Regulation of stem cell dynamics through volume exclusion

Abstract: Maintenance and regeneration of adult tissues rely on the self-renewal of stem cells. Regeneration without over-proliferation requires precise regulation of the stem cell proliferation and differentiation rates. The nature of such regulatory mechanisms in different tissues, and how to incorporate them in models of stem cell population dynamics, is incompletely understood. The critical birth-death (CBD) process is widely used to model stem cell populations, capturing key phenomena, such as population asymmetry and scaling laws in clone size distributions. However, the CBD process neglects regulatory mechanisms. Here, we propose the birth-death process with volume exclusion (vBD), a variation of the birth-death process that takes into account crowding effects, such as may arise due to limited space in a stem cell niche. While the deterministic rate equations predict a single non-trivial attracting steady state, the master equation predicts extinction and a transient distribution of stem cell numbers that can be bimodal.

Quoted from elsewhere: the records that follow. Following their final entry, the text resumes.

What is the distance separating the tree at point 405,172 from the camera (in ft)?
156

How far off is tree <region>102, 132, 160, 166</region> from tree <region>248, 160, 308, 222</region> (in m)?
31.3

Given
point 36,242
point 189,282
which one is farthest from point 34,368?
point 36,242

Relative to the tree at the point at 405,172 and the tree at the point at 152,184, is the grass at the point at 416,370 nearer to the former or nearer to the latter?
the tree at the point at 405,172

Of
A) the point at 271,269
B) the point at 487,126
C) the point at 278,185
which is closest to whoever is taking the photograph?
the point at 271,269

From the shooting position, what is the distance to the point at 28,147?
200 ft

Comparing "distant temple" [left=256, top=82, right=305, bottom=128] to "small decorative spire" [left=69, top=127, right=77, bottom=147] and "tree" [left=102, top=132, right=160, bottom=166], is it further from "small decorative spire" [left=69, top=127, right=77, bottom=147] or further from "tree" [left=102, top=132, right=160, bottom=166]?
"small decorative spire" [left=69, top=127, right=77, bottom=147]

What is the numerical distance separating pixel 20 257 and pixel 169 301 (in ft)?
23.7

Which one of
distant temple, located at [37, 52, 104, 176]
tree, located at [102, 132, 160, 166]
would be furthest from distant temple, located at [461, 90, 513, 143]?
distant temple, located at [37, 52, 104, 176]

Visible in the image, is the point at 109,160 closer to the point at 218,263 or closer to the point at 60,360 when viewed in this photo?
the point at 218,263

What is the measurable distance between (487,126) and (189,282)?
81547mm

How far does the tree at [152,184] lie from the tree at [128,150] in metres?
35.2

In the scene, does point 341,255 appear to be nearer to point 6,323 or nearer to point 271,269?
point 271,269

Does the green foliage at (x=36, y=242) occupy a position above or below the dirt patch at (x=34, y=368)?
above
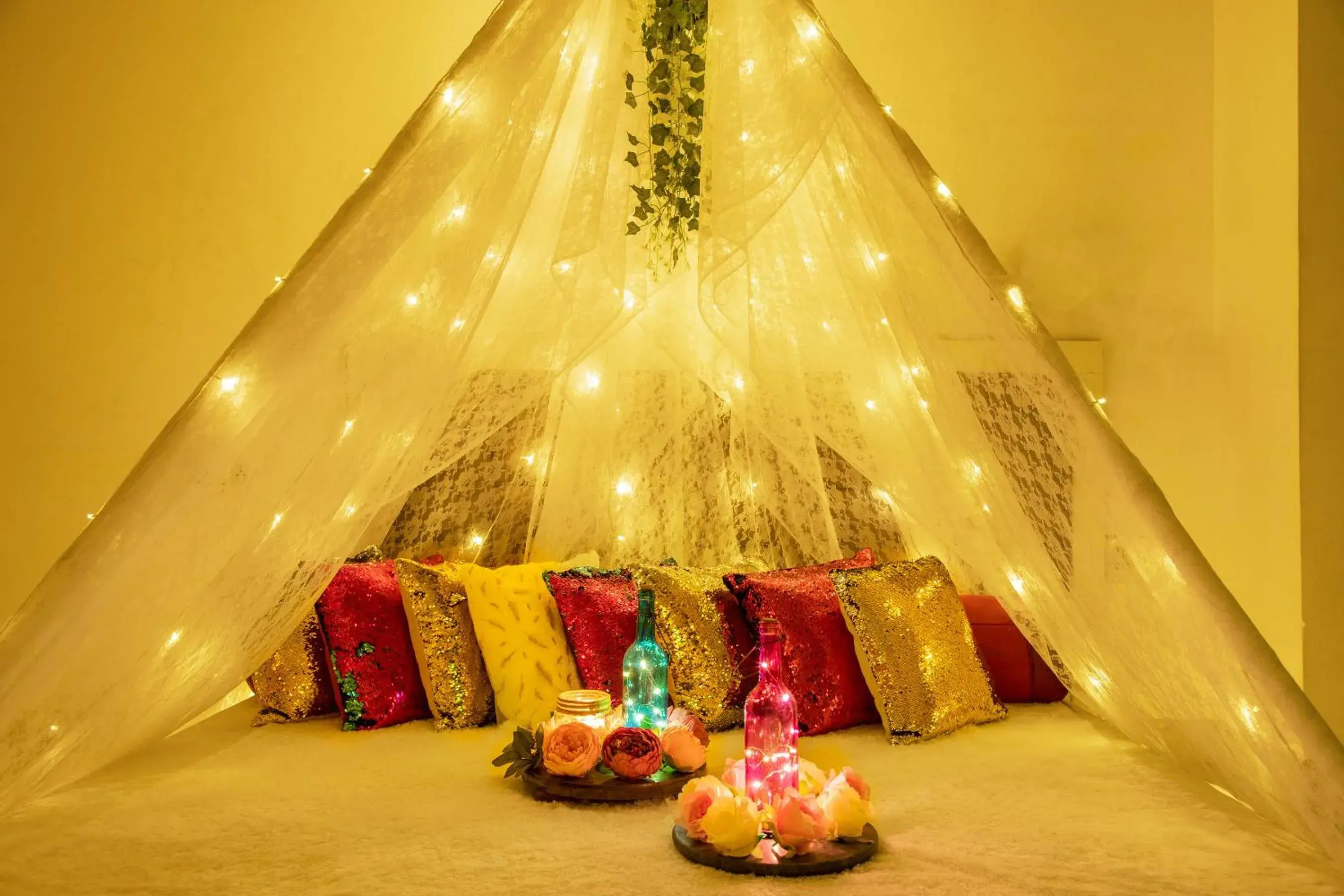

We investigate the accuracy of the system-size expansion (including finite size corrections to the linear-noise approximation), the quasi-steady state approximation, and the WKB method to approximate the probability distribution solution of the vBD master equation, as well as the mean extinction time. Our study suggests that the size distribution of a stem cell population and its extinction dynamics bear signatures that may be useful to detect negative feedback mediated via volume exclusion.